To make effective use of RevoScaleR transformations, there are a few basic principles of which you must be aware.
The Closure of the Transformation
Transformations do not have direct access to variables defined in the calling environment. For example, we may wish to adjust a calculation performed in a transformation by some variable amount, in this example, defined as "rate". We can make the rate variable available to the transformation by declaring it as a transformObject. Note that a different name may be assigned; in this case, the value called "rate" in the calling environment will be dubbed "adjustment" in the transform.
This example makes use of the sample dataset DJIAdaily.xdf distributed with Microsoft R Client. Note that it creates a new column called "adjSpread" from the existing columns High and Low.
rate<-0.05 # a local variable in the calling environment that will be used in the transformation
dji<-rxImport(djiXdf_filename,
transformObjects=list(adjustment=rate),
transforms=list(adjSpread=(High-Low) * (1+adjustment))
)
head(dji)
Using a Custom Transformation Function
A function may be created defining the required transformations. Not only does this simplify the function call invoking the transformation, but it also makes the transformation available to any RevoscaleR function that might require it.
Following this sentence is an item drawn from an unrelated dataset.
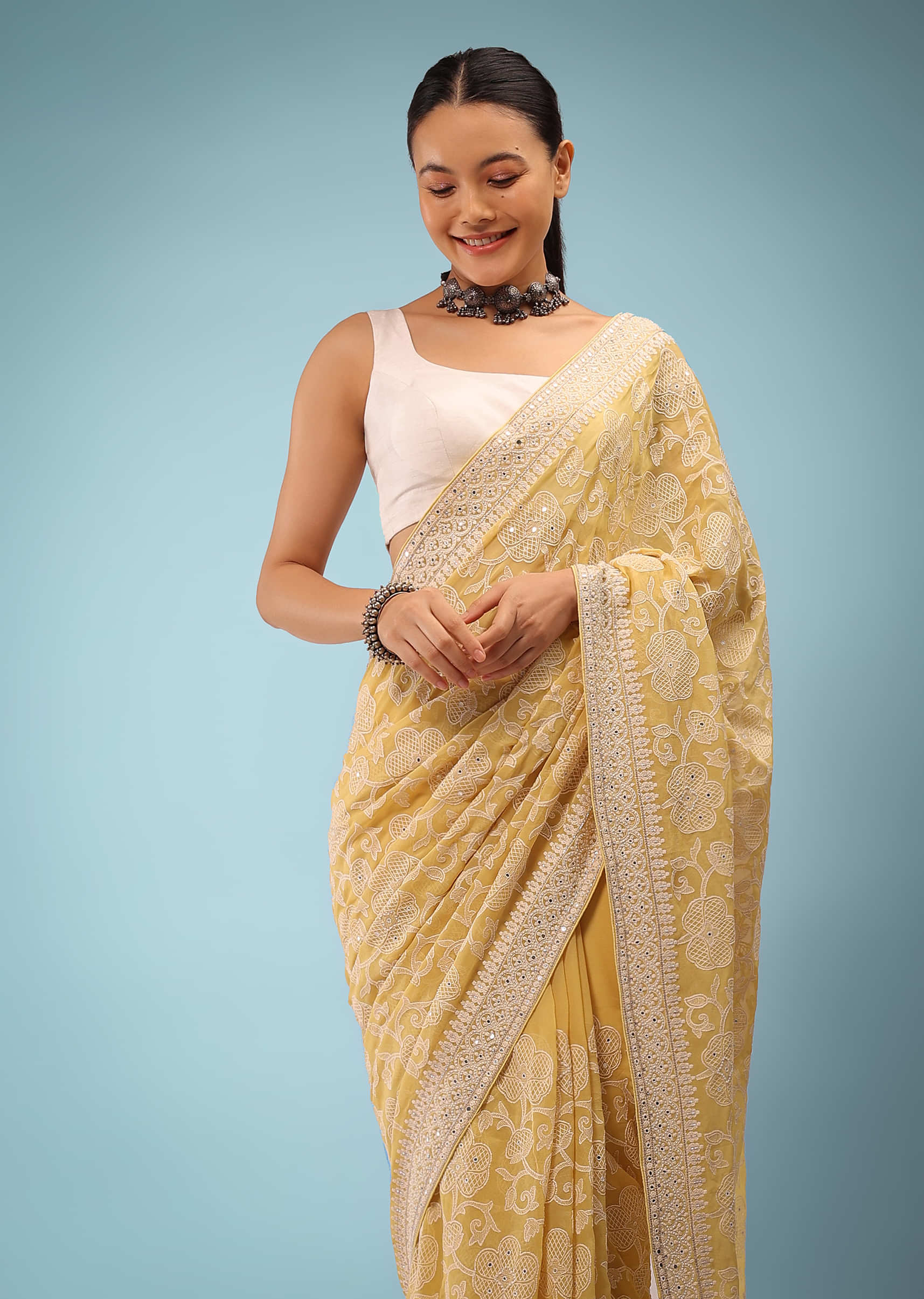 Misted Yellow Lucknowi Saree In Mirrored Work, It Comes In Cut Dana And Sequins Detailing Buttis On The Pallu.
As with a direct transformation, any variable to be used in your transformation must be included in a list passed to the TransformObjects parameter.
A transformation function receives a single list of vectors of equal length. Call them "rows" if you like. It is not a dataframe since, unlike the usual case when processing dataframes, the processing here must be done row-by-row rather than on the column vectors individually.
The transformation also returns a data list that may have some columns added, some removed, and some altered. Columns may be removed in a transformation simply by setting them to NULL.
This example function performs the same operation as the inline code above. Note that, just as in the code above, the function can access a variable in the calling environment if that variable is declared as one of the transformObjects in the RevoScaleR function.
rate<-0.05
transform_func <- function(dataList)
{
print(class(dataList))
dataList$spread <- dataList$High-dataList$Low
dataList$adjSpread <- (dataList$High-dataList$Low) * (1.0-adjustment)
# Return the adjusted data list
dataList
}
dji<-rxImport(djiXdf_filename,
varsToDrop = High, # this will have no effect, since High is required by the transformation
transformObjects=list(adjustment=rate), # a warning message will appear if there is
# an object named "adjustment" in the calling environment
transformFunc=transform_func
)
head(dji)
Best Practices for RevoScaleR Transformations
Do Everything at Once
Create a single transformation to make all the column changes you need. When working with a large dataset, the time it takes to read the data is a bottleneck, and there is probably no good reason to perform additional transformations, which would require additional scans of the dataset.
Be Careful with Factors
If your transformation takes place in Microsoft ML Server, you run the risk that not all representative column values are present in the first chunk read. This can result in the creation of incorrect factor definitions. It is always better to take command of factor creation yourself using rxFactors( ).
Don't Forget to Check .rxIsTestChunk
The name says it all. Don't forget that RevoScaleR does a preliminary test read of 10 rows before beginning the full read. Test for this, and do not accidentally include the rows from the test read in your results.
Use a Transformation Function
Microsoft suggests that you should always create a function to perform your transformations in preference to including in-line code within the RevoScaleR function call.
Conclusion
Many data tidying tasks that would require multiple steps in base R code can be performed in a single transformation operation in RevoScaleR. This may be done in a call to rxDataStep, but many of the data mining and machine learning functions of RevoScaleR incorporate the transformation operations. This often provides a substantial advantage when dealing with larger datasets in R.
This piece was originally posted on Aug 13, 2019, and has been refreshed with updated styling.